■ **Required action**
Give back each line of the data exactly.

■ **Data listing**
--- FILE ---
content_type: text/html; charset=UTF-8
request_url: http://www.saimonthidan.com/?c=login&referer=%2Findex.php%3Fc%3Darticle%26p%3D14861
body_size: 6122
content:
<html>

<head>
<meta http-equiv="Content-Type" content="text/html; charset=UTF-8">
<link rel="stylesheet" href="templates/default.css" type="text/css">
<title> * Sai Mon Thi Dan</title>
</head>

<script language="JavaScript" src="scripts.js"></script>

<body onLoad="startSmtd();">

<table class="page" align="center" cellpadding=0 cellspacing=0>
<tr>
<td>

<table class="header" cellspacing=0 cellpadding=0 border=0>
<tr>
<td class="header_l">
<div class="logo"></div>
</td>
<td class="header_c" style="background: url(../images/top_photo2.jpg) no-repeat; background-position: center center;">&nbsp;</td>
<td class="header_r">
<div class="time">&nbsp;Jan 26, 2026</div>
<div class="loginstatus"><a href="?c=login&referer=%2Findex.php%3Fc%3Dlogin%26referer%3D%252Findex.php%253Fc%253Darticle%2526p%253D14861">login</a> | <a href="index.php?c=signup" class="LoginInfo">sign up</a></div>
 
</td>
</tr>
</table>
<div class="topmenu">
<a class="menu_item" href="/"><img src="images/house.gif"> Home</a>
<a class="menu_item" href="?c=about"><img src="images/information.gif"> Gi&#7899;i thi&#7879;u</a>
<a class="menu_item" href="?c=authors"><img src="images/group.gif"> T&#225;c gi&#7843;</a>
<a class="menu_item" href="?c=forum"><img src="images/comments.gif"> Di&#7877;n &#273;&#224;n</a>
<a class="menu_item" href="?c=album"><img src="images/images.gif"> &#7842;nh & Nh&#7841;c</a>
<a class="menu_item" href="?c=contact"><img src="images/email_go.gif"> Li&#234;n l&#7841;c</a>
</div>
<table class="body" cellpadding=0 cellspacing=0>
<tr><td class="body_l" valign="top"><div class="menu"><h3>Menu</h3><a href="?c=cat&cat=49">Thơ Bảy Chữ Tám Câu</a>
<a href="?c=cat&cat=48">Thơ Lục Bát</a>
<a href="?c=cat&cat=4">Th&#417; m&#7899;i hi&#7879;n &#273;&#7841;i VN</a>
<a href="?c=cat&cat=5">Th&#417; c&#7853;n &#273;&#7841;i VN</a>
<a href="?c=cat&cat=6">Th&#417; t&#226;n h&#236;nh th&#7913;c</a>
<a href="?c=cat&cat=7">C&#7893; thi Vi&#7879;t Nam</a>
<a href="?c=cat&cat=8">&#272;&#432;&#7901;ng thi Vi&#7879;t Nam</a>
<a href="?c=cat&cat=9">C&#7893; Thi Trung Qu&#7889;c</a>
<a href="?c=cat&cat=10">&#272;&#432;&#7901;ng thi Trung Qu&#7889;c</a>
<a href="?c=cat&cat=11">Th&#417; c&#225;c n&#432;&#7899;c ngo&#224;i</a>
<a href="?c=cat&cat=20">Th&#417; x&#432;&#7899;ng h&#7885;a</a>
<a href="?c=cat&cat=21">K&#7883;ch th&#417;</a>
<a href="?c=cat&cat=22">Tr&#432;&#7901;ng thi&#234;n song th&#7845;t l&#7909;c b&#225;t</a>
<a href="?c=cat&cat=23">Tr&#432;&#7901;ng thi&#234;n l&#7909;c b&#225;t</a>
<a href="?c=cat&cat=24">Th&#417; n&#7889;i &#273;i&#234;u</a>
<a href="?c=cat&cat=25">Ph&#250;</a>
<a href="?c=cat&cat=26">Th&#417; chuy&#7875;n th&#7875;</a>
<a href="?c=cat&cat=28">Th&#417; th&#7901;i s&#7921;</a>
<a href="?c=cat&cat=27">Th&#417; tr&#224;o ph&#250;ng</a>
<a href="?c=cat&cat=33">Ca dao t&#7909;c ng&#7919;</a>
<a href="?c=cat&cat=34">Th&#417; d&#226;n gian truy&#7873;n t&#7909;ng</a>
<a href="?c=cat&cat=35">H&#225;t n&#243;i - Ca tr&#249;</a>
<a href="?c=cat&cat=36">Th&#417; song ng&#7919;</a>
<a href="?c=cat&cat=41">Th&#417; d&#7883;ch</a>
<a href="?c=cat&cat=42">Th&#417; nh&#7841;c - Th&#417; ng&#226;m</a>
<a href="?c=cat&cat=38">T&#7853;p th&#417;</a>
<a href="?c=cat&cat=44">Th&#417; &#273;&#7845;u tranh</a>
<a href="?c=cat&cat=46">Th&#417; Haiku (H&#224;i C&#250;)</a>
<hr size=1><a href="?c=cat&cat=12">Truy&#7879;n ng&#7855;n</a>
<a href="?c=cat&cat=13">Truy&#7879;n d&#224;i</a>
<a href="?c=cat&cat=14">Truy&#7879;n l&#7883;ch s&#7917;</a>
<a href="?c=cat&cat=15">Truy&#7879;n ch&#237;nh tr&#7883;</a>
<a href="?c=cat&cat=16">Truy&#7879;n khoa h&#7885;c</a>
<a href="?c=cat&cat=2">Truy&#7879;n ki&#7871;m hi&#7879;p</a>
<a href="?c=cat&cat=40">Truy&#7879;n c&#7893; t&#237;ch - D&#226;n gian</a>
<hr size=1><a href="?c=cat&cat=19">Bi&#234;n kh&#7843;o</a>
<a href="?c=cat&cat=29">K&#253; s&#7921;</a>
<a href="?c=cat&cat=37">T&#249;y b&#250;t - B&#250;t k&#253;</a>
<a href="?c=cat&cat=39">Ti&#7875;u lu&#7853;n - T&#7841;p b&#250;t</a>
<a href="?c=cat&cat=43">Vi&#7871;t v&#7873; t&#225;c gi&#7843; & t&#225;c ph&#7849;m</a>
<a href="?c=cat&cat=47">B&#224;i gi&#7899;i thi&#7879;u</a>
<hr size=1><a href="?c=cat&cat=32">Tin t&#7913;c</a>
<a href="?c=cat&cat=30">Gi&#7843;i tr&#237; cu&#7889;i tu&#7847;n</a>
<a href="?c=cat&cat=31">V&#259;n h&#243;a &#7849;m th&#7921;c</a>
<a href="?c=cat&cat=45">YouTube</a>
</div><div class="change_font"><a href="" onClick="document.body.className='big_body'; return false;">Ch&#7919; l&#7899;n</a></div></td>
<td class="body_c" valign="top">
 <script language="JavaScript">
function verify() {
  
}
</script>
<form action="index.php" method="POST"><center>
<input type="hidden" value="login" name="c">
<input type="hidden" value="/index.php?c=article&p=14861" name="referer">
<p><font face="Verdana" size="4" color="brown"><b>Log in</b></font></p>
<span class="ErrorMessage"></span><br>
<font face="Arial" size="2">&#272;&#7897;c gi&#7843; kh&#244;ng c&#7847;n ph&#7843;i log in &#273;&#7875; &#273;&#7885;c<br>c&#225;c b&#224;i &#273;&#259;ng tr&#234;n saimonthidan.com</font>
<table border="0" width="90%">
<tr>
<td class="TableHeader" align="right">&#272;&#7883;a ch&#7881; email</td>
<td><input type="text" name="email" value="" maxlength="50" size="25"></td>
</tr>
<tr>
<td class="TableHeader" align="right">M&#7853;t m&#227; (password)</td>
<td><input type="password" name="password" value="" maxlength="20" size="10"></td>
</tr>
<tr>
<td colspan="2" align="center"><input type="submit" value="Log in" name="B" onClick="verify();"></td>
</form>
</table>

■ **Problem solution**
--- FILE ---
content_type: text/html; charset=UTF-8
request_url: http://www.saimonthidan.com/?c=login&referer=%2Findex.php%3Fc%3Darticle%26p%3D14861
body_size: 6122
content:
<html>

<head>
<meta http-equiv="Content-Type" content="text/html; charset=UTF-8">
<link rel="stylesheet" href="templates/default.css" type="text/css">
<title> * Sai Mon Thi Dan</title>
</head>

<script language="JavaScript" src="scripts.js"></script>

<body onLoad="startSmtd();">

<table class="page" align="center" cellpadding=0 cellspacing=0>
<tr>
<td>

<table class="header" cellspacing=0 cellpadding=0 border=0>
<tr>
<td class="header_l">
<div class="logo"></div>
</td>
<td class="header_c" style="background: url(../images/top_photo2.jpg) no-repeat; background-position: center center;">&nbsp;</td>
<td class="header_r">
<div class="time">&nbsp;Jan 26, 2026</div>
<div class="loginstatus"><a href="?c=login&referer=%2Findex.php%3Fc%3Dlogin%26referer%3D%252Findex.php%253Fc%253Darticle%2526p%253D14861">login</a> | <a href="index.php?c=signup" class="LoginInfo">sign up</a></div>
 
</td>
</tr>
</table>
<div class="topmenu">
<a class="menu_item" href="/"><img src="images/house.gif"> Home</a>
<a class="menu_item" href="?c=about"><img src="images/information.gif"> Gi&#7899;i thi&#7879;u</a>
<a class="menu_item" href="?c=authors"><img src="images/group.gif"> T&#225;c gi&#7843;</a>
<a class="menu_item" href="?c=forum"><img src="images/comments.gif"> Di&#7877;n &#273;&#224;n</a>
<a class="menu_item" href="?c=album"><img src="images/images.gif"> &#7842;nh & Nh&#7841;c</a>
<a class="menu_item" href="?c=contact"><img src="images/email_go.gif"> Li&#234;n l&#7841;c</a>
</div>
<table class="body" cellpadding=0 cellspacing=0>
<tr><td class="body_l" valign="top"><div class="menu"><h3>Menu</h3><a href="?c=cat&cat=49">Thơ Bảy Chữ Tám Câu</a>
<a href="?c=cat&cat=48">Thơ Lục Bát</a>
<a href="?c=cat&cat=4">Th&#417; m&#7899;i hi&#7879;n &#273;&#7841;i VN</a>
<a href="?c=cat&cat=5">Th&#417; c&#7853;n &#273;&#7841;i VN</a>
<a href="?c=cat&cat=6">Th&#417; t&#226;n h&#236;nh th&#7913;c</a>
<a href="?c=cat&cat=7">C&#7893; thi Vi&#7879;t Nam</a>
<a href="?c=cat&cat=8">&#272;&#432;&#7901;ng thi Vi&#7879;t Nam</a>
<a href="?c=cat&cat=9">C&#7893; Thi Trung Qu&#7889;c</a>
<a href="?c=cat&cat=10">&#272;&#432;&#7901;ng thi Trung Qu&#7889;c</a>
<a href="?c=cat&cat=11">Th&#417; c&#225;c n&#432;&#7899;c ngo&#224;i</a>
<a href="?c=cat&cat=20">Th&#417; x&#432;&#7899;ng h&#7885;a</a>
<a href="?c=cat&cat=21">K&#7883;ch th&#417;</a>
<a href="?c=cat&cat=22">Tr&#432;&#7901;ng thi&#234;n song th&#7845;t l&#7909;c b&#225;t</a>
<a href="?c=cat&cat=23">Tr&#432;&#7901;ng thi&#234;n l&#7909;c b&#225;t</a>
<a href="?c=cat&cat=24">Th&#417; n&#7889;i &#273;i&#234;u</a>
<a href="?c=cat&cat=25">Ph&#250;</a>
<a href="?c=cat&cat=26">Th&#417; chuy&#7875;n th&#7875;</a>
<a href="?c=cat&cat=28">Th&#417; th&#7901;i s&#7921;</a>
<a href="?c=cat&cat=27">Th&#417; tr&#224;o ph&#250;ng</a>
<a href="?c=cat&cat=33">Ca dao t&#7909;c ng&#7919;</a>
<a href="?c=cat&cat=34">Th&#417; d&#226;n gian truy&#7873;n t&#7909;ng</a>
<a href="?c=cat&cat=35">H&#225;t n&#243;i - Ca tr&#249;</a>
<a href="?c=cat&cat=36">Th&#417; song ng&#7919;</a>
<a href="?c=cat&cat=41">Th&#417; d&#7883;ch</a>
<a href="?c=cat&cat=42">Th&#417; nh&#7841;c - Th&#417; ng&#226;m</a>
<a href="?c=cat&cat=38">T&#7853;p th&#417;</a>
<a href="?c=cat&cat=44">Th&#417; &#273;&#7845;u tranh</a>
<a href="?c=cat&cat=46">Th&#417; Haiku (H&#224;i C&#250;)</a>
<hr size=1><a href="?c=cat&cat=12">Truy&#7879;n ng&#7855;n</a>
<a href="?c=cat&cat=13">Truy&#7879;n d&#224;i</a>
<a href="?c=cat&cat=14">Truy&#7879;n l&#7883;ch s&#7917;</a>
<a href="?c=cat&cat=15">Truy&#7879;n ch&#237;nh tr&#7883;</a>
<a href="?c=cat&cat=16">Truy&#7879;n khoa h&#7885;c</a>
<a href="?c=cat&cat=2">Truy&#7879;n ki&#7871;m hi&#7879;p</a>
<a href="?c=cat&cat=40">Truy&#7879;n c&#7893; t&#237;ch - D&#226;n gian</a>
<hr size=1><a href="?c=cat&cat=19">Bi&#234;n kh&#7843;o</a>
<a href="?c=cat&cat=29">K&#253; s&#7921;</a>
<a href="?c=cat&cat=37">T&#249;y b&#250;t - B&#250;t k&#253;</a>
<a href="?c=cat&cat=39">Ti&#7875;u lu&#7853;n - T&#7841;p b&#250;t</a>
<a href="?c=cat&cat=43">Vi&#7871;t v&#7873; t&#225;c gi&#7843; & t&#225;c ph&#7849;m</a>
<a href="?c=cat&cat=47">B&#224;i gi&#7899;i thi&#7879;u</a>
<hr size=1><a href="?c=cat&cat=32">Tin t&#7913;c</a>
<a href="?c=cat&cat=30">Gi&#7843;i tr&#237; cu&#7889;i tu&#7847;n</a>
<a href="?c=cat&cat=31">V&#259;n h&#243;a &#7849;m th&#7921;c</a>
<a href="?c=cat&cat=45">YouTube</a>
</div><div class="change_font"><a href="" onClick="document.body.className='big_body'; return false;">Ch&#7919; l&#7899;n</a></div></td>
<td class="body_c" valign="top">
 <script language="JavaScript">
function verify() {
  
}
</script>
<form action="index.php" method="POST"><center>
<input type="hidden" value="login" name="c">
<input type="hidden" value="/index.php?c=article&p=14861" name="referer">
<p><font face="Verdana" size="4" color="brown"><b>Log in</b></font></p>
<span class="ErrorMessage"></span><br>
<font face="Arial" size="2">&#272;&#7897;c gi&#7843; kh&#244;ng c&#7847;n ph&#7843;i log in &#273;&#7875; &#273;&#7885;c<br>c&#225;c b&#224;i &#273;&#259;ng tr&#234;n saimonthidan.com</font>
<table border="0" width="90%">
<tr>
<td class="TableHeader" align="right">&#272;&#7883;a ch&#7881; email</td>
<td><input type="text" name="email" value="" maxlength="50" size="25"></td>
</tr>
<tr>
<td class="TableHeader" align="right">M&#7853;t m&#227; (password)</td>
<td><input type="password" name="password" value="" maxlength="20" size="10"></td>
</tr>
<tr>
<td colspan="2" align="center"><input type="submit" value="Log in" name="B" onClick="verify();"></td>
</form>
</table>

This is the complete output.